# Underlay - AI Integration Guide

Underlay is a versioned, content-addressed registry for structured knowledge.
Apps push snapshots of their data; Underlay preserves them and serves them via HTTPS API.
Built by Knowledge Futures (501c3): https://www.knowledgefutures.org

Base URL: https://underlay.org/api

---

## Authentication

There are two auth methods:

1. API Key (for programmatic access):
   Header: Authorization: Bearer <key>
   Keys are prefixed with "ul_" (e.g. ul_abc123...) when created through the UI.
   Keys have scopes: read, write, admin.
   Keys can optionally be scoped to specific collections via metadata.
   Create keys at https://underlay.org/settings/keys (personal) or /:owner/settings/keys (organization).
   Keys are managed via better-auth's apiKey plugin at /api/auth/api-key/*.

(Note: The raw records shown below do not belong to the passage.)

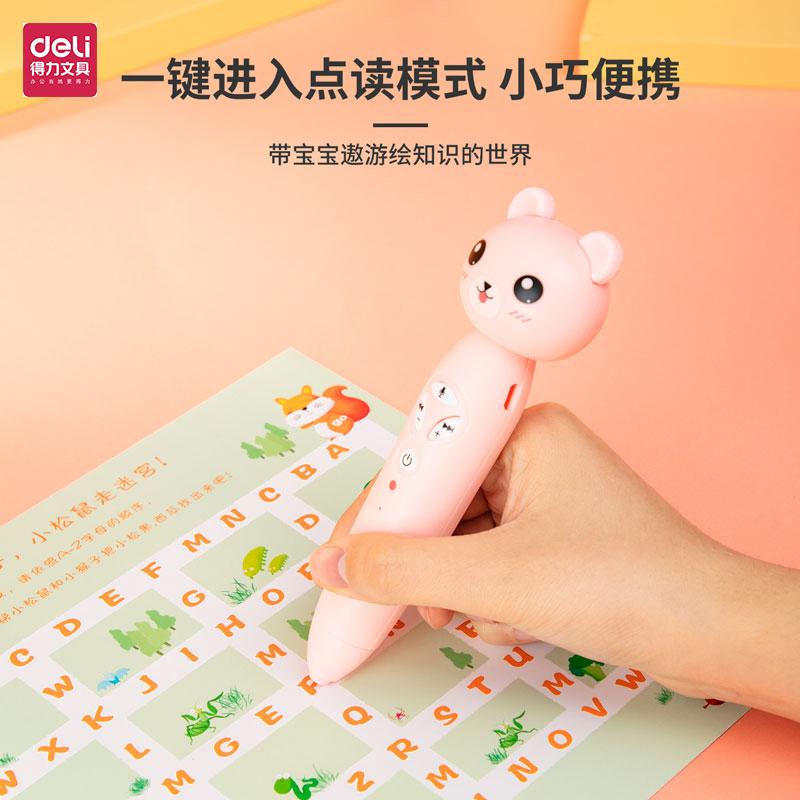 得力 点读笔 幼儿智能 早教机 儿童英语学习点读机宝宝通用故事机玩具 精准识别 一键进入 音质清晰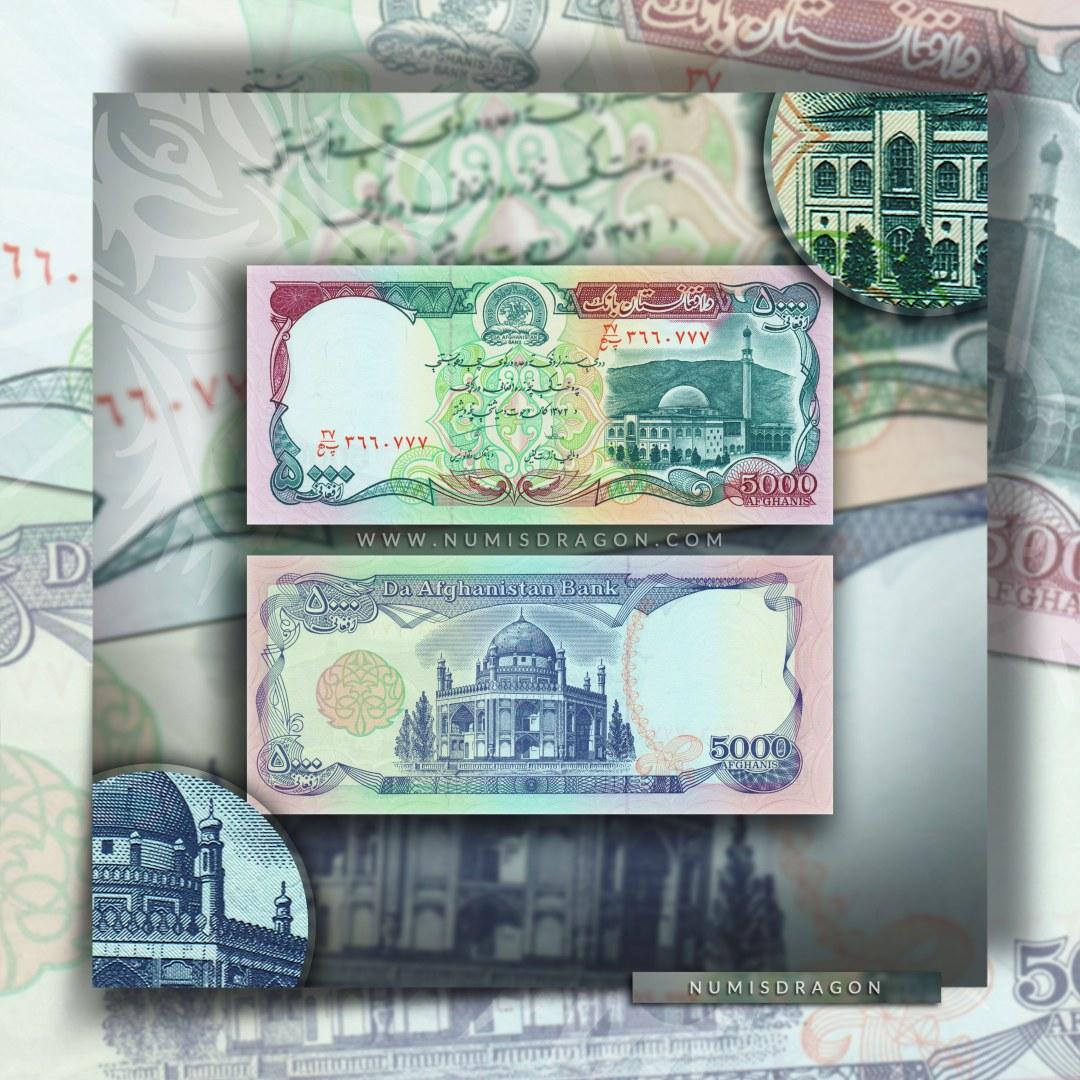 NumisDragon_Asia_Afghanistan_5000_Afghanis_P62_UNC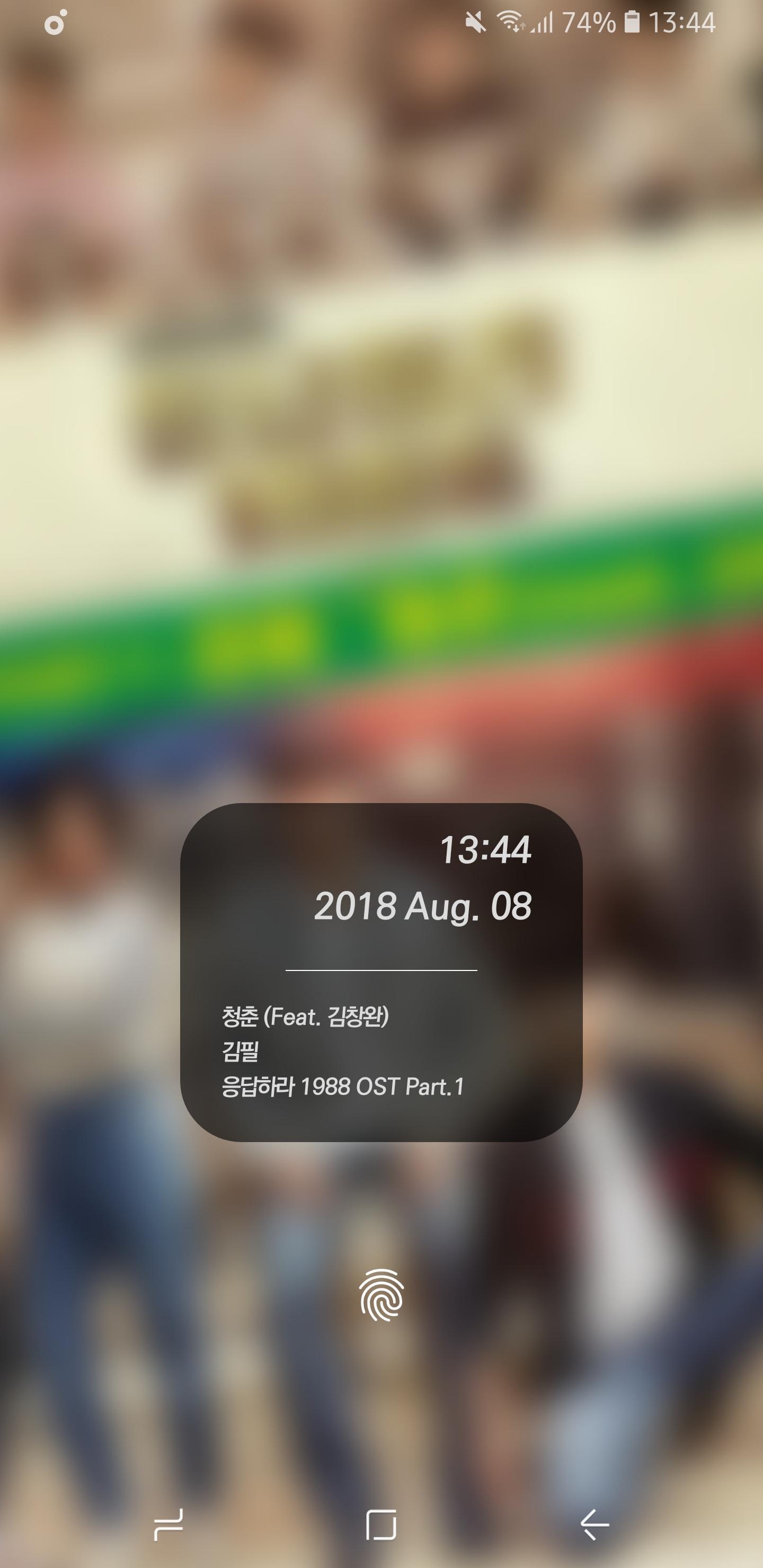 Screenshot_20180808-134418_Nova Launcher.jpg
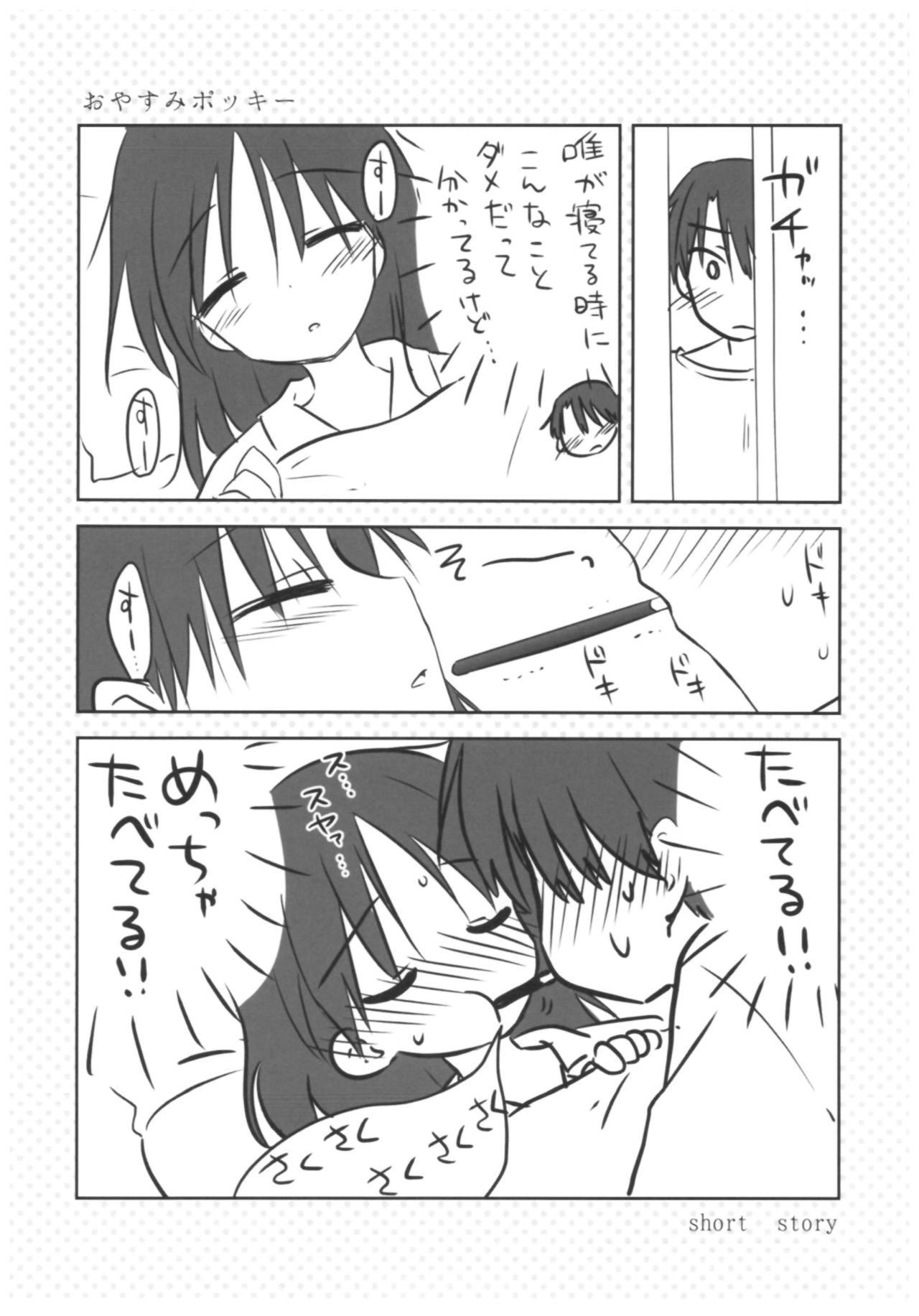 Oyasumi Sex Soushuuhen 194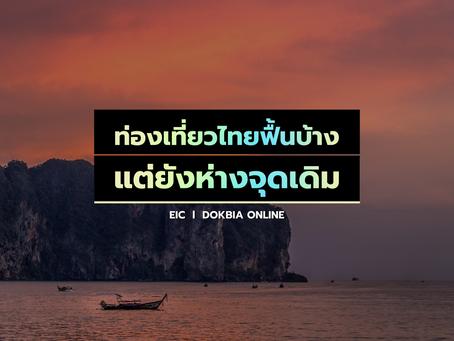 ท่องเที่ยวไทยฟื้นบ้าง แต่ยังห่างจุดเดิม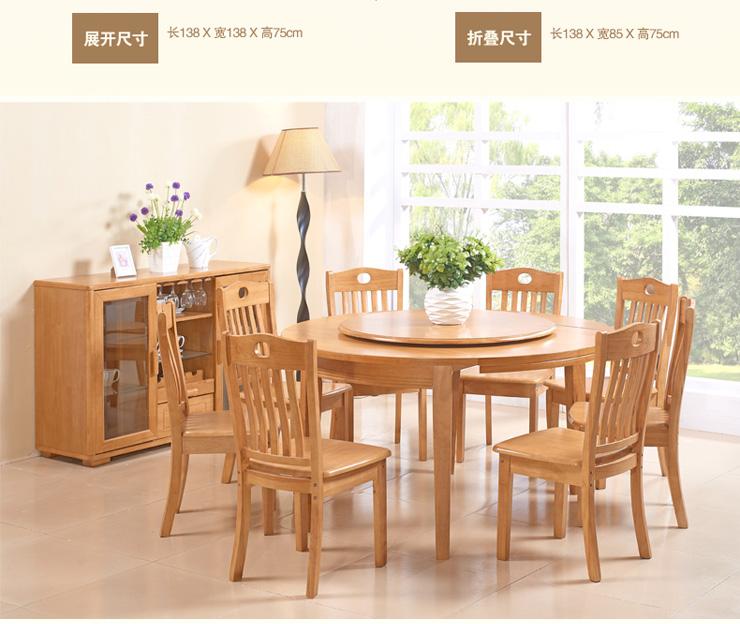 实木折叠圆形长方形餐桌饭桌台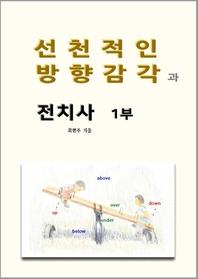 선천적인 방향감각과 전치사 1부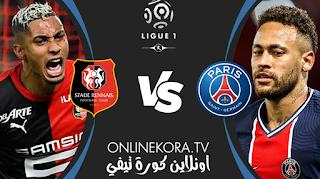 مشاهدة مباراة باريس سان جيرمان ورين بث مباشر اليوم 09-05-2021 في الدوري الفرنسي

2. Session cookie (for browser use):
   Users sign in via KF Auth SSO (OAuth2/PKCE) at https://underlay.org/login.
   Accounts are created automatically on first sign-in, along with a default organization.
   GET /api/accounts/me returns the current user and their organization memberships.

All GET requests are public — no auth required to read public data.
All write requests (POST, PATCH, PUT, DELETE) require authentication.
If a Bearer token is provided but invalid, the request is rejected immediately (401).

## Rate Limits

All API requests are rate-limited per IP (unauthenticated) or per account (authenticated).

| Auth status       | Limit         |
|-------------------|---------------|
| Unauthenticated   | 60 req/min    |
| Authenticated     | 5,000 req/min |

Rate limit headers are included on every response:
- X-RateLimit-Limit: max requests in the window
- X-RateLimit-Remaining: requests left
- X-RateLimit-Reset: seconds until the window resets

When exceeded, you'll get a 429 response with a Retry-After header.
To get the higher limit, authenticate with an API key (recommended for any automated access).

---

## Core Concepts

- Organization: an entity that owns collections. Every user gets a default organization on signup. Identified by :slug. Managed via better-auth's organization plugin at /api/auth/organization/*.
- Collection: a named, versioned body of data owned by an organization. Identified by :owner/:slug.
- Version: an immutable snapshot containing a JSON Schema, records, and file references. Identified by semver (e.g. "v1.0.0"). Major = schema change, Minor = records/files change, Patch = metadata-only change.
- Record: a flat JSON object with { id, type, data }. Records are content-addressed: the SHA-256 hash of the canonical JSON `{"id":...,"type":...,"data":...}` is the record's identity. Records are stored globally and deduplicated — the same record in ten collections is stored once. Records reference other records by id and files by hash. Wire format is JSONL (one record per line).
- File: a binary blob stored by SHA-256 hash, referenced in record data as {"$file": "sha256:<hex>"}.
- Schema: a JSON Schema document for a single record type, stored as a global, immutable, content-addressed entity. Each type gets its own schema. Schema changes trigger a major version bump.
- Schema labeling: schemas can be labeled post-hoc with URIs or names (e.g. "schema.org/Person") for cross-collection discovery.

---

## Reading Data

### Browse collections
GET /api/collections                                    → list public collections (?q=search&limit=50&offset=0)
GET /api/collections/:owner/:slug                       → collection metadata + latest version summary

### Read versions
GET /api/collections/:owner/:slug/versions              → list versions (newest first, ?limit=50&offset=0)
GET /api/collections/:owner/:slug/versions/latest       → latest version with full metadata
GET /api/collections/:owner/:slug/versions/:semver      → specific version by semver (e.g. /versions/v1.2.0)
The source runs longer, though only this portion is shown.